BEIRUT: Israel struck a headquarters belonging to the Islamist group Jamaa Islamiya, an ally of Hamas and Hezbollah, in the southern Lebanese city of Sidon on Tuesday, state media reported.
“The Israeli enemy carried out an air raid a short while ago, targeting a headquarters of the Jamaa Islamiya” in the coastal city, state media said.
Sidon was largely spared of major Israeli attacks during the last war between Israel and Hezbollah, which a November 2024 ceasefire sought to end.
The strike almost entirely destroyed a seven-story building, according to an AFP photographer, and ambulances rushed to the scene.
It caused a powerful blast in a densely populated area, as seen on local media.
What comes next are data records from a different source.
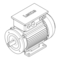 Motoren Lenze M20AP Serie Montageanleitung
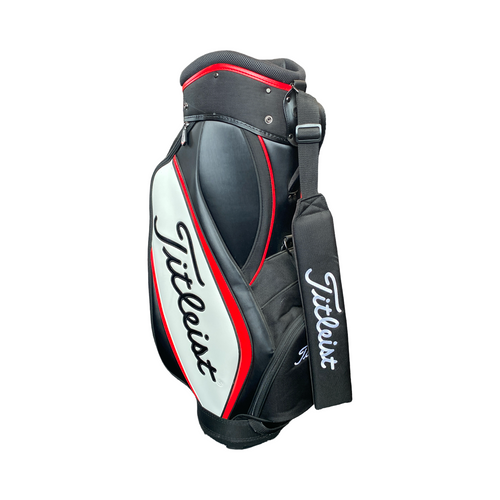 Vist Large View of Product Image Which is Used Titleist STAND BAG Mens Stand Bag Black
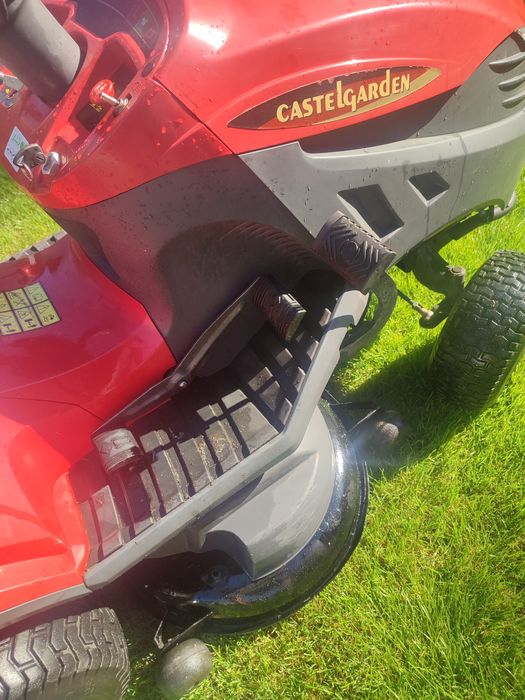 Kosiarka traktorek Castel Garden TX102 hydro Briggs 16.5 km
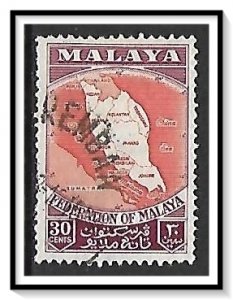 Malaya #83 Map Used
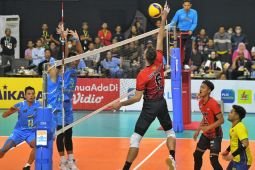 Proliga 2023: STIN BIN bayangi LavAni di puncak klasemen usai kalahkan BNI 46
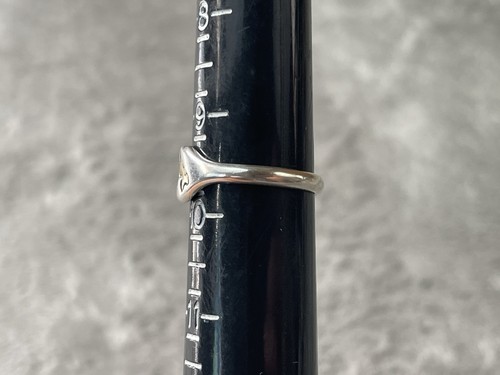 WJ Waldeck Johnson 14k Yellow Gold Dolphin & Sterling Silver Ring Sz 9.5 !! - Picture 4 of 9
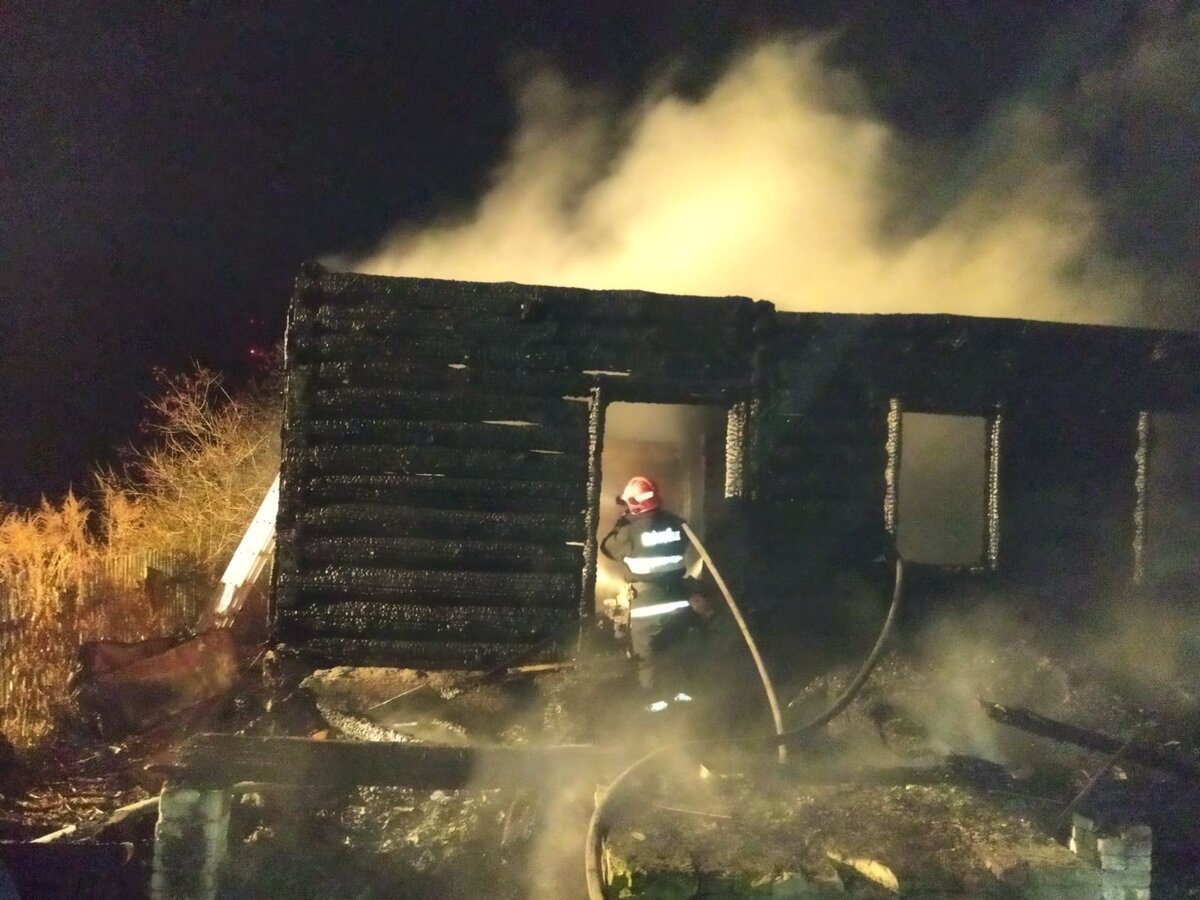 В Могилевской области за выходные дни произошло 10 пожаров, погибли 3 человека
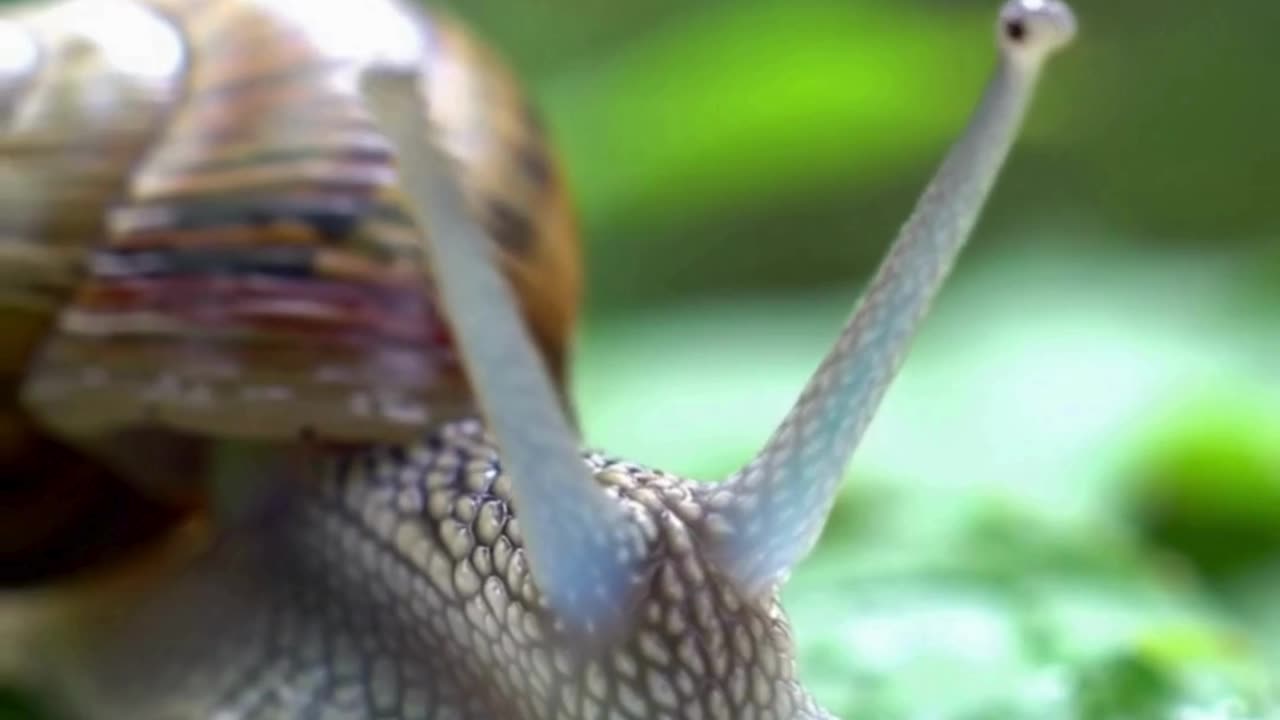 Slow and steady wins the macro race 🐌💫 #MacroWonder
The Israeli military then issued an evacuation warning for another building in Sidon, saying it will hit “Hezbollah military infrastructure... in light of its prohibited attempts to rebuild its activities in the area.”
The Jamaa Islamiya had previously been the target of Israeli strikes in Lebanon after claiming responsibility for rocket launches toward Israel during the war between Israel and Hezbollah that began in October 2023.
Last month, it accused Israel of seizing one of its officials from a town near the border.
The Israeli military said that it “apprehended a senior terrorist” in the group who was then “transferred for further questioning in Israeli territory.”